● **DIRECTIONS FOR THIS TASK**: The reply should match the listing below character for character, except that no image is carried over.

● **EXERCISE MATERIAL**:

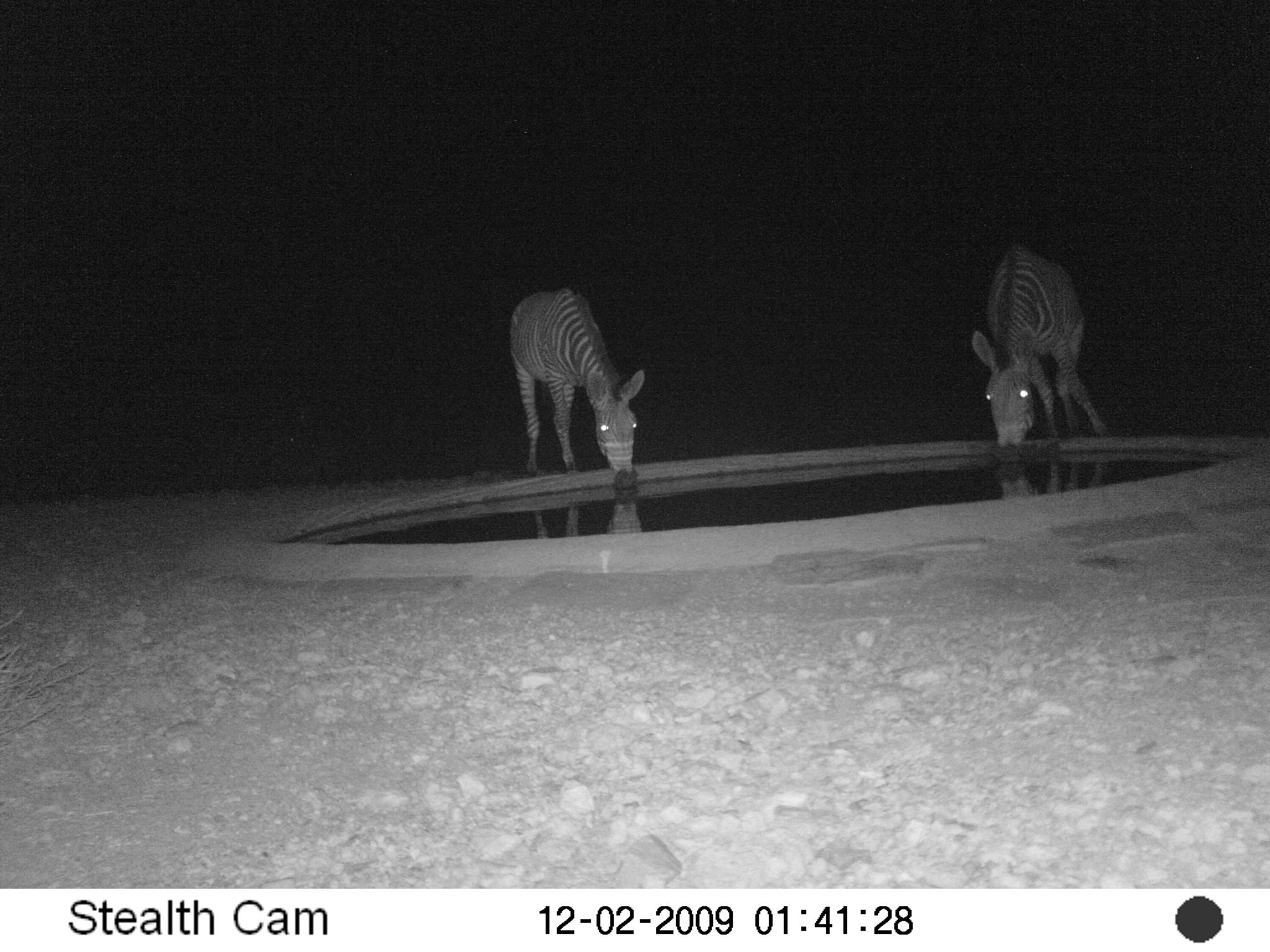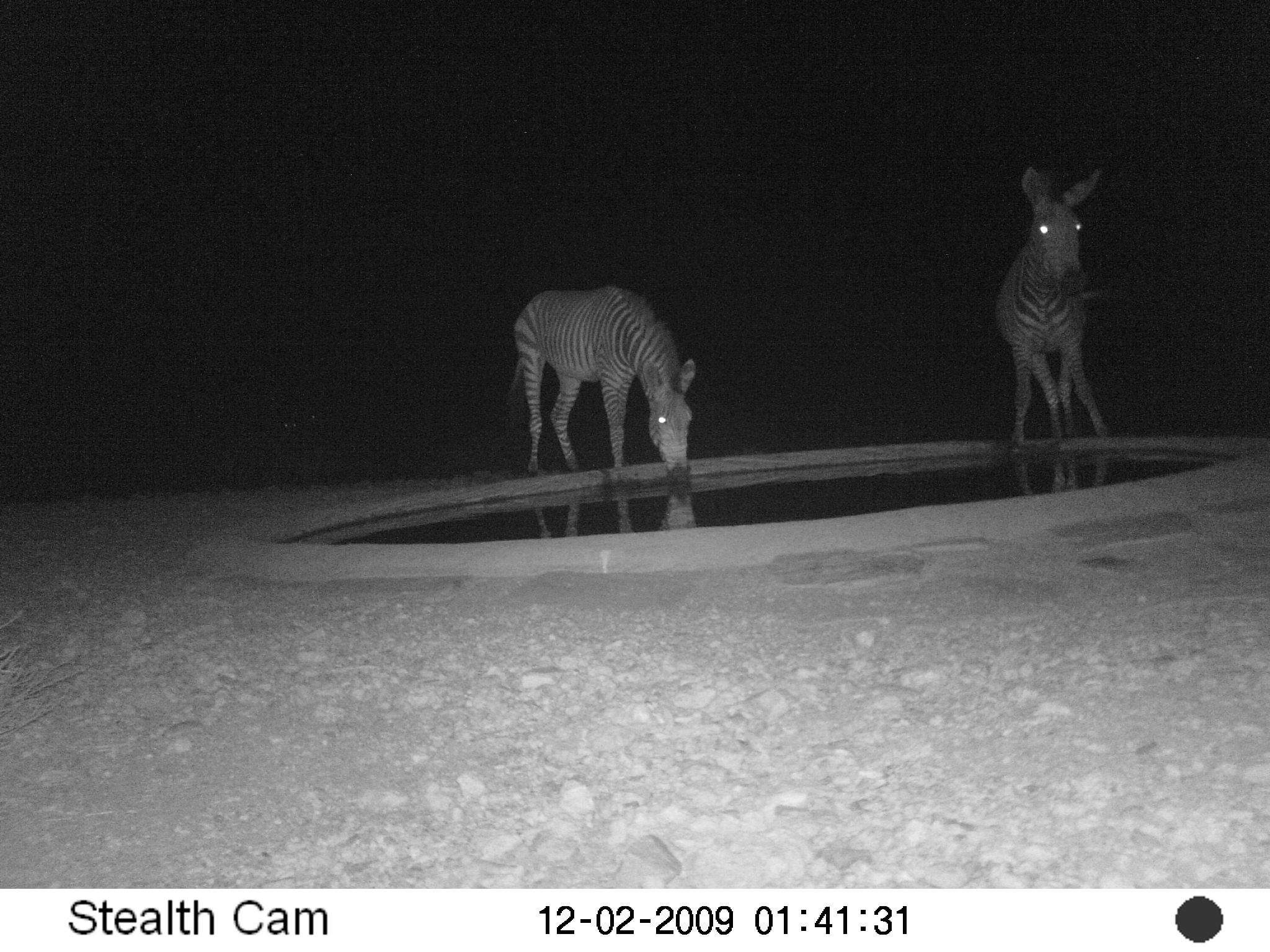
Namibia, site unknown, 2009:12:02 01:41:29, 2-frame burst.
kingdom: Animalia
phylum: Chordata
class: Mammalia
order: Perissodactyla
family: Equidae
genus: Equus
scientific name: Equus zebra hartmannae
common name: hartmann's mountain zebra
Equus zebra hartmannae (hartmann's mountain zebra).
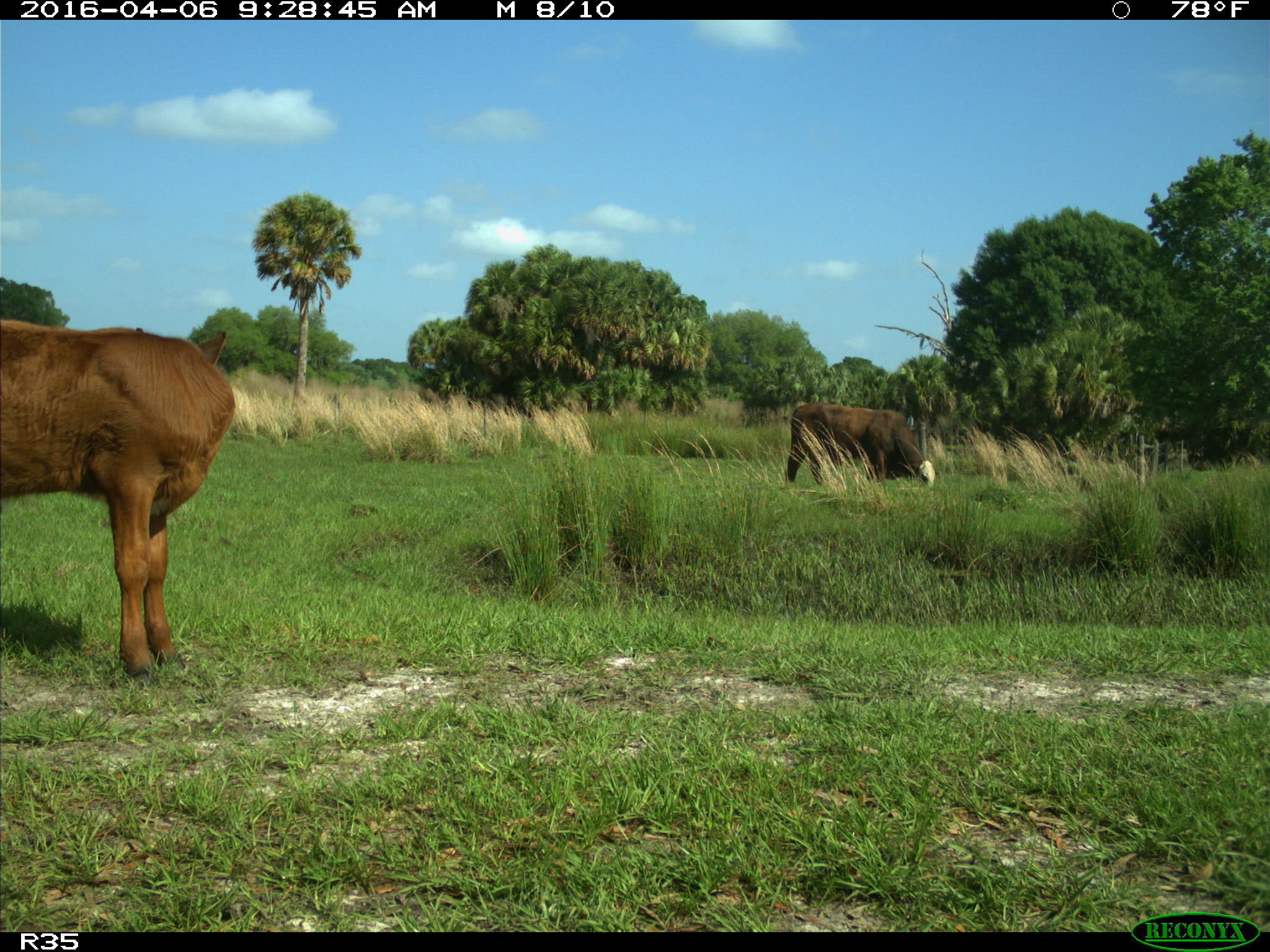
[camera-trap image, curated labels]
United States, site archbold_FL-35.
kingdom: Animalia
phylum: Chordata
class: Mammalia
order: Artiodactyla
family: Bovidae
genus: Bos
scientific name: Bos taurus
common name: domestic cow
Bos taurus (domestic cow).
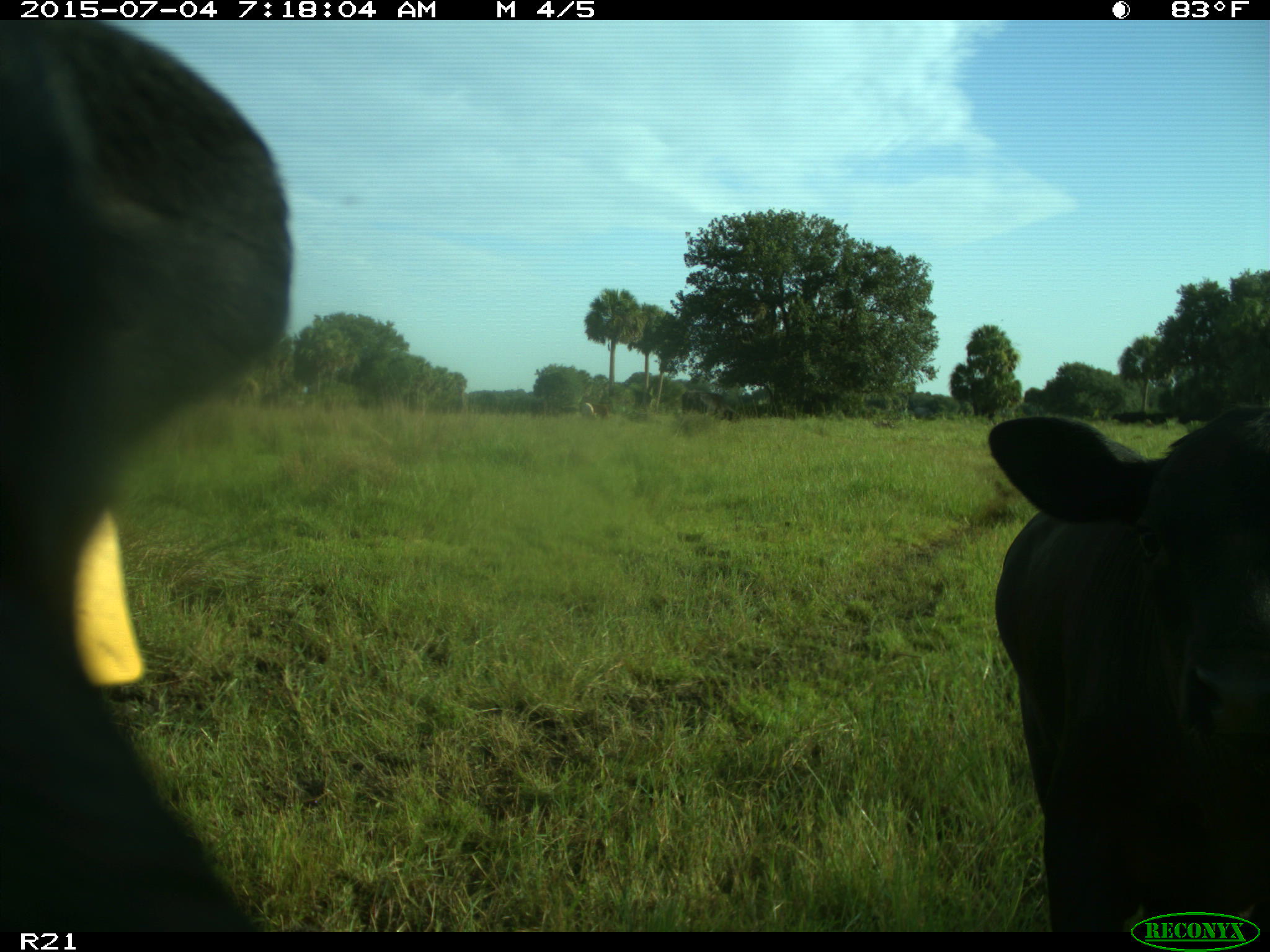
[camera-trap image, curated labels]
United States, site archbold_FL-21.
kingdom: Animalia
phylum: Chordata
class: Mammalia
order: Artiodactyla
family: Bovidae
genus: Bos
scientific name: Bos taurus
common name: domestic cow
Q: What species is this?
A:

● **TASK RESULT**:
Namibia, site unknown, 2009:12:02 01:41:29, 2-frame burst.
kingdom: Animalia
phylum: Chordata
class: Mammalia
order: Perissodactyla
family: Equidae
genus: Equus
scientific name: Equus zebra hartmannae
common name: hartmann's mountain zebra
Equus zebra hartmannae (hartmann's mountain zebra).
[camera-trap image, curated labels]
United States, site archbold_FL-35.
kingdom: Animalia
phylum: Chordata
class: Mammalia
order: Artiodactyla
family: Bovidae
genus: Bos
scientific name: Bos taurus
common name: domestic cow
Bos taurus (domestic cow).
[camera-trap image, curated labels]
United States, site archbold_FL-21.
kingdom: Animalia
phylum: Chordata
class: Mammalia
order: Artiodactyla
family: Bovidae
genus: Bos
scientific name: Bos taurus
common name: domestic cow
Q: What species is this?
A:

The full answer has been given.